As with manners, nutrition, and hygiene, it's never too early to communicate standards or enforce important rules.

[BULLET][BOLD {Think of your child's free time as a pie chart.}] Are the parts divided fairly equally? Do screens eat up most of his hours outside of school or daycare? How much time is left for other kinds of fun, such as pretend play, friendships, backyard time, and reading?

[BULLET][BOLD {Think about how you use TV.}] If a half-hour chunk of Toon Disney lets you shower, dress, and pull on a pair of panty hose without snagging them, that, my friend, is worthy TV viewing. A little vegging before dinner, fine. But ongoing use as a sedative? Not so great.

[BULLET][BOLD {Decide how you'll enforce the limits.}] For some families, flexibility is important and the quantity of allowed screen time will fluctuate day by day. Other families prefer (and some kids need) concrete, consistent rules. For young children, clear rules are key: "You can watch two shows, and then the TV goes off." Bigger kids, especially those old enough to peruse the TV guide, may appreciate having a TV "allowance" of a certain number of hours per week that they can choose to use of their own accord. And if they still beg for more? Well, don't be afraid to say no, and turn off the set yourself, if necessary.

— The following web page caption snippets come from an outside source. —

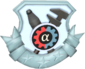 Painted Tournament Medal - Team Fortress Competitive League 839FA3.png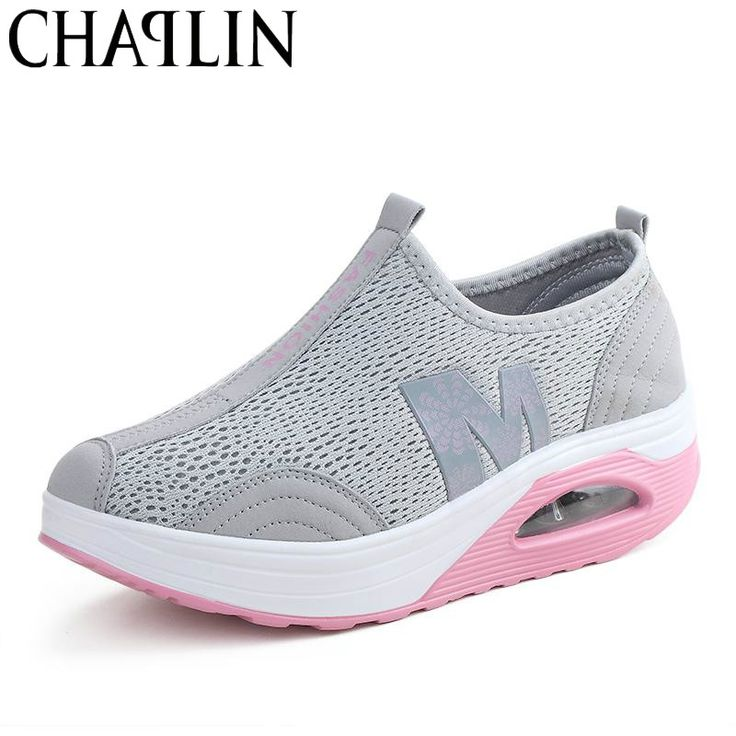 2017 Spring Women Flat Platform Shoes Women Breathable Mesh Casual Shoes  Fashion Platform Sandals Heel Ladies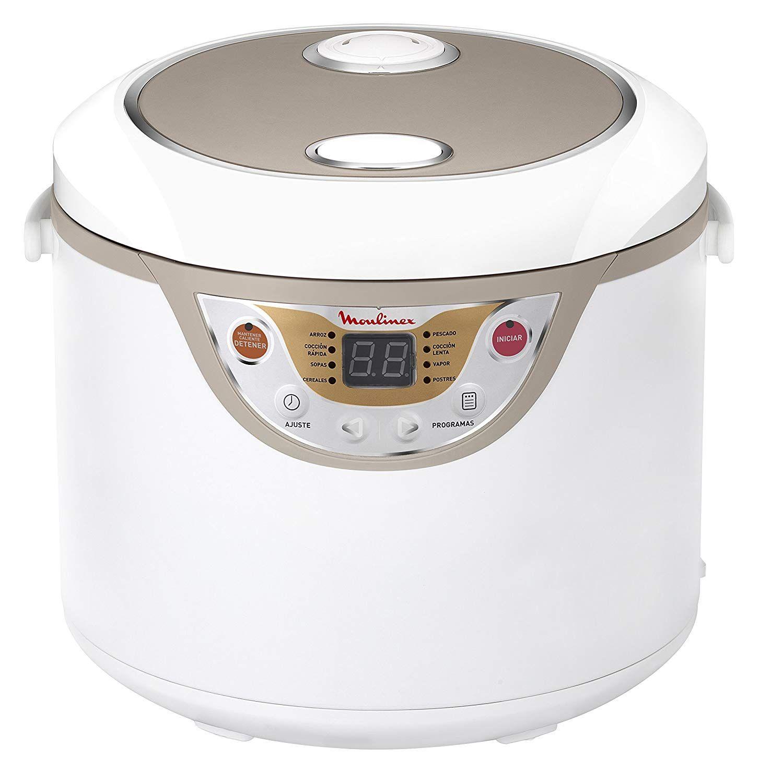 Moulinex Maxichef Mk302121 Robot De Cocina De 8 Programas Automáticos Cuenco Con Capacidad De 3 5 Litros Apto Para Lavavajil Robot De Cocina Robot Automatas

[BULLET][BOLD {Last, involve yourself in your child's choice of what to watch.}] Keep televisions and computers in family areas, where adults can supervise and monitor what's on. Preview DVDs and video games, sit down with your kids when they're watching television, and judge the content and commercials for yourself. Don't hesitate to rule out some TV as off-limits because it's just too crass, violent, or sexy. Remember that a lot of entertainment media produced today both titillates and frightens children. It's a relief when parents say no for them. And, finally, talk to them about what they watch.

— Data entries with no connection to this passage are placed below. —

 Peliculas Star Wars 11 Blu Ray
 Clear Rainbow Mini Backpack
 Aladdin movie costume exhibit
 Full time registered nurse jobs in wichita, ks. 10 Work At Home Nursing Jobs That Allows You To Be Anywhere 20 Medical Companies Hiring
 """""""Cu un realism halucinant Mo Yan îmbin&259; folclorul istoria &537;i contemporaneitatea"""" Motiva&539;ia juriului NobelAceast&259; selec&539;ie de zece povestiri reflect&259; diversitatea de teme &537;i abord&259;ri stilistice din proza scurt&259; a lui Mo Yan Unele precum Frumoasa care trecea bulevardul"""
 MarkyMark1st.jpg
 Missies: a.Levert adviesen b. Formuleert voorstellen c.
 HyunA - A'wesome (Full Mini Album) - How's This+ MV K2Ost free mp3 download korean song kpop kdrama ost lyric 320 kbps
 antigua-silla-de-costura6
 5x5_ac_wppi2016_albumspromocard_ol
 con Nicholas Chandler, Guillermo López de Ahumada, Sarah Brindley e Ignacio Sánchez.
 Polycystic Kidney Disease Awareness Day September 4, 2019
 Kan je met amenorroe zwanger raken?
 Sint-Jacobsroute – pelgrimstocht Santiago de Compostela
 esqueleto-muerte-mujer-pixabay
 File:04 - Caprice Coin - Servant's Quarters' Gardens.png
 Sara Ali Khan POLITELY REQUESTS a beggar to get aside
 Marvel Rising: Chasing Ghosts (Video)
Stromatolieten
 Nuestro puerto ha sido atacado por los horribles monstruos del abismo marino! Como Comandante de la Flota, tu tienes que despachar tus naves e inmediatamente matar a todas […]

Ultimately, says Dr. Brody, by setting limits, guiding content choices, enjoying good TV together, and discussing what's not good TV and why, you're teaching your kids to be media literate. "Even four- and five-year-olds can catch on," he says. "If you explain to them what the difference is between a program and a commercial, they get it!

"Look, kids get bigger, and they start making more choices on their own, including what they want to watch," he says. "You want to provide a foundation for them and educate them as to how to make the right choice."